Triplestore
A triplestore or RDF store is a purpose-built database for the storage and retrieval of triples[1] through semantic queries. A triple is a data entity composed of subject-predicate-object, like "Bob is 35" or "Bob knows Fred".
Much like a relational database, one stores information in a triplestore and retrieves it via a query language. Unlike a relational database, a triplestore is optimized for the storage and retrieval of triples. In addition to queries, triples can usually be imported/exported using Resource Description Framework (RDF) and other formats.
Implementations
Some triplestores have been built as database engines from scratch, while others have been built on top of existing commercial relational database engines (e.g., SQL-based),[2] or NoSQL document-oriented database engines.[3][4] Like the early development of online analytical processing (OLAP) databases, this intermediate approach allowed large and powerful database engines to be constructed for little programming effort in the initial phases of triplestore development. Long-term though it seems likely that native triplestores will have the advantage for performance. A difficulty with implementing triplestores over SQL is that although triples may thus be stored, implementing efficient querying of a graph-based RDF model (e.g., mapping from SPARQL) onto SQL queries is difficult.[5]
Related database types
Adding a name to the triple makes a "quad store" or named graph.

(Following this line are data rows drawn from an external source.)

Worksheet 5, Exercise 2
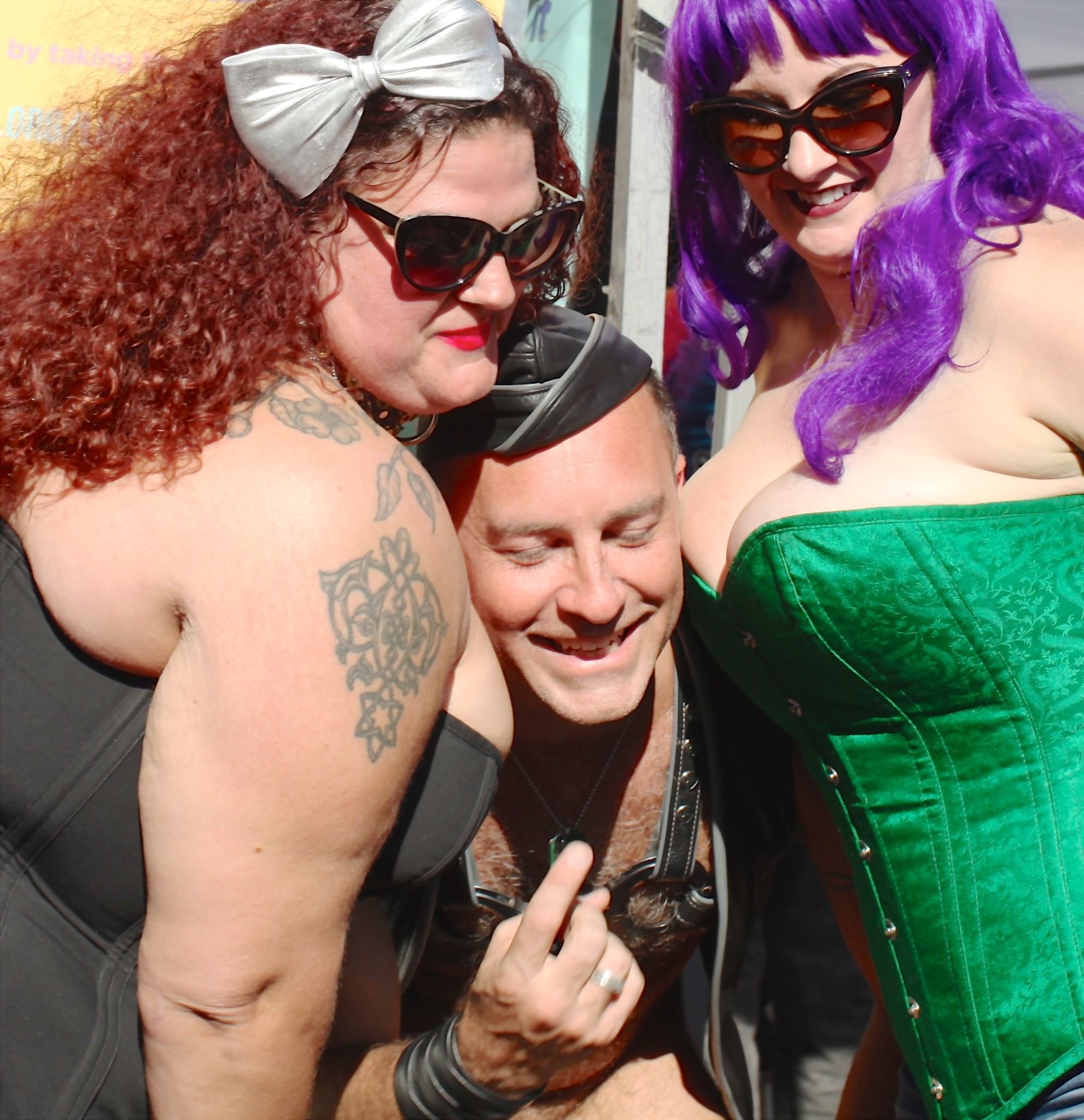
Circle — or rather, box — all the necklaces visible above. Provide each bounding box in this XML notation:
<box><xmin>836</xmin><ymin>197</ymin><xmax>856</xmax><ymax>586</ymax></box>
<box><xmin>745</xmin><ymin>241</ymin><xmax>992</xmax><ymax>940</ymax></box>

<box><xmin>495</xmin><ymin>706</ymin><xmax>631</xmax><ymax>874</ymax></box>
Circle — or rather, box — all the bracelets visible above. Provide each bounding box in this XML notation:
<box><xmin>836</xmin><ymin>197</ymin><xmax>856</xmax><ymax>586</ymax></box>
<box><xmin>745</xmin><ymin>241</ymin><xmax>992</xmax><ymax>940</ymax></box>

<box><xmin>395</xmin><ymin>1011</ymin><xmax>547</xmax><ymax>1120</ymax></box>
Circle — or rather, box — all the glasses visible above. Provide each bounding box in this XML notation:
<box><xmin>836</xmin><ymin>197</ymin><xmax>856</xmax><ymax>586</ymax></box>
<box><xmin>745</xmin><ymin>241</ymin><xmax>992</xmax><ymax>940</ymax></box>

<box><xmin>338</xmin><ymin>177</ymin><xmax>587</xmax><ymax>292</ymax></box>
<box><xmin>686</xmin><ymin>45</ymin><xmax>931</xmax><ymax>176</ymax></box>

A graph database has a more generalized structure than a triplestore, using graph structures with nodes, edges, and properties to represent and store data. Graph databases provide index-free adjacency, meaning every element contains a direct pointer to its adjacent elements, and no index lookups are necessary. General graph databases that can store any graph are distinct from specialized graph databases such as triplestores and network databases.
See also
- Dataspaces - notes that fact-based, subject-predicate-object triples (data entities) rely on existing matching and mapping generation techniques. The triple data structure allows a pay-as-you-go approach to data integration which effectively postpones the labor-intensive aspects of integration to the very end, just before the integrated data is absolutely needed.
- Entity–relationship model - covers entities (things) and the relationships that can exist among them.

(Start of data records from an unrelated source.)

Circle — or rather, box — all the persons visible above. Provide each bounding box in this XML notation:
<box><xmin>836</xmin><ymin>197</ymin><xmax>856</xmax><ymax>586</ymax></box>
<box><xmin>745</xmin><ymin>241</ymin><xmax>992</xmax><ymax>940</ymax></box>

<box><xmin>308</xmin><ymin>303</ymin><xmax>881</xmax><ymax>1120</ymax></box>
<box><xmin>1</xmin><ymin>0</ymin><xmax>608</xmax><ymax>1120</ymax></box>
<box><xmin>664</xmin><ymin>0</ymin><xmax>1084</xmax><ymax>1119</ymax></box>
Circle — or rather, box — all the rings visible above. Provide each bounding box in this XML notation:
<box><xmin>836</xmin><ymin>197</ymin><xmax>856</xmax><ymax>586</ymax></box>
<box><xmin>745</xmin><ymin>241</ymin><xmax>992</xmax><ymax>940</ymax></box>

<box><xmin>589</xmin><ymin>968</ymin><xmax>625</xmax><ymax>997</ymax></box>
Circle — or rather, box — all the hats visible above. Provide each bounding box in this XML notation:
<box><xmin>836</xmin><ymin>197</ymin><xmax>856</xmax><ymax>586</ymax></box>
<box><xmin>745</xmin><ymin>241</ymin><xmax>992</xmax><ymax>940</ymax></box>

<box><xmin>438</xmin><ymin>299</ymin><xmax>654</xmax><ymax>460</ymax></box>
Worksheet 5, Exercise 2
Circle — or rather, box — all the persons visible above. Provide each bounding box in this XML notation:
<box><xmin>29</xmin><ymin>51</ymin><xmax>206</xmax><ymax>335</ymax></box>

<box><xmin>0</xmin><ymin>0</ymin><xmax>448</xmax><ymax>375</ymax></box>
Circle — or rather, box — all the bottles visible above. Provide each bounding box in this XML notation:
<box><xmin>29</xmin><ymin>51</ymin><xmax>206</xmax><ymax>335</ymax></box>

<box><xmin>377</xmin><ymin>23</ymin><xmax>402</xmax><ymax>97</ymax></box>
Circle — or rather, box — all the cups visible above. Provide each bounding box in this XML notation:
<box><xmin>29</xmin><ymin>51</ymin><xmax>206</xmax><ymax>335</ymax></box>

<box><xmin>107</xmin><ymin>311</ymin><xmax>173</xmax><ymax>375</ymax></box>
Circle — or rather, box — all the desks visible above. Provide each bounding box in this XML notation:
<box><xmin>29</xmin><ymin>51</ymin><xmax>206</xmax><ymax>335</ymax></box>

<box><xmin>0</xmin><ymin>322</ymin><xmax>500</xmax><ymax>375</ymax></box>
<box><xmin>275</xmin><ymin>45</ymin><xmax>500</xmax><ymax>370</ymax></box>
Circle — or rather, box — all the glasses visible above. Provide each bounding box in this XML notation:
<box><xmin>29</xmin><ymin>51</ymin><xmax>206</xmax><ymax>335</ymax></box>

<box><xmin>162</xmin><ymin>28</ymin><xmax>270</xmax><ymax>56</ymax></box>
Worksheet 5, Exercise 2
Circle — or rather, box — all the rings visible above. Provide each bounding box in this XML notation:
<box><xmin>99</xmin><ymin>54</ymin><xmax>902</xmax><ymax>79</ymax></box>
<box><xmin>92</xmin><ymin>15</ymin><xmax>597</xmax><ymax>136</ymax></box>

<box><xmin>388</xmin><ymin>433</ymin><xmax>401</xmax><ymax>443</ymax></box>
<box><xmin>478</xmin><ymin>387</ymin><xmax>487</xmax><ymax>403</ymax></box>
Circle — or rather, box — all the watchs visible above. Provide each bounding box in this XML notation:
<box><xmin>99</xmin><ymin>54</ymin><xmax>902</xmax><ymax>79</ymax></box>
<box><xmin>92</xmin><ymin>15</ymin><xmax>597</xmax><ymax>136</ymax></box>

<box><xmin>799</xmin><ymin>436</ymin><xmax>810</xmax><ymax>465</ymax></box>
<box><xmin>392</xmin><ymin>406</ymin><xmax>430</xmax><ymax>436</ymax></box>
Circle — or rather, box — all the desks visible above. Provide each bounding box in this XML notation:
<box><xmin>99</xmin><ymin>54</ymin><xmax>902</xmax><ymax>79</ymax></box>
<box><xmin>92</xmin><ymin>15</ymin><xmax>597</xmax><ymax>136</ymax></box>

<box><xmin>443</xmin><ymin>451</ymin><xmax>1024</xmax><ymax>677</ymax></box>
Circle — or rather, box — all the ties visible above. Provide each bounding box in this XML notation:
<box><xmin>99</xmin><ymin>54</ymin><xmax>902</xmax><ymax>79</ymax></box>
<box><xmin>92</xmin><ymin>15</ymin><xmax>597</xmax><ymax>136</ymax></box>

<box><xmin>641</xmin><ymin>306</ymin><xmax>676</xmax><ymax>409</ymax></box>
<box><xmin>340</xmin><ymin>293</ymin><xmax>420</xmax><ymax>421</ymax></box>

- ISO/IEC 19788 - Metadata for learning resources (MLR). In a MLR triple, the subject is always the literal of an identifier of the learning resource, such as a URI or ISBN. The predicate is also a literal, the MLR data element specification identifier. Finally, the object can be a literal or a resource class (a set of accepted values, such as a list of terms identifiers from a controlled vocabulary list).
- Metaweb's Graphd tuple store (owned by Google) used in Freebase and Knowledge Graph
- Metadata - syntax section - subject-predicate-object triple a/k/a class-attribute-value triple. The first two elements of the triple (class, attribute) are pieces of some structural metadata having a defined semantic. The third element is a value, preferably from some controlled vocabulary, some reference (master) data. The combination of the metadata and master data elements results in a statement which is a metacontent statement i.e. "metacontent = metadata + master data". All these elements can be thought of as vocabulary. Both metadata and master data are vocabularies which can be assembled into metacontent statements. There are many sources of these vocabularies, both meta and master data: UML, EDIFACT, XSD, Dewey/UDC/LoC, SKOS, ISO-25964, Pantone, Linnaean Binomial Nomenclature, etc. Using controlled vocabularies for the components of metacontent statements, whether for indexing or finding, is endorsed by ISO-25964: If both the indexer and the searcher are guided to choose the same term for the same concept, then relevant documents will be retrieved.
- Outline of databases
- Semantic data model - covers semantic information, symbols (instance data), meaning from instances, facts as binary relations between data elements. Object-RelationType-Object'
- RDFLib - a Python library for working with RDF including both in-memory and persistent Graph backends. Supports subject-predicate-object triple pattern matching.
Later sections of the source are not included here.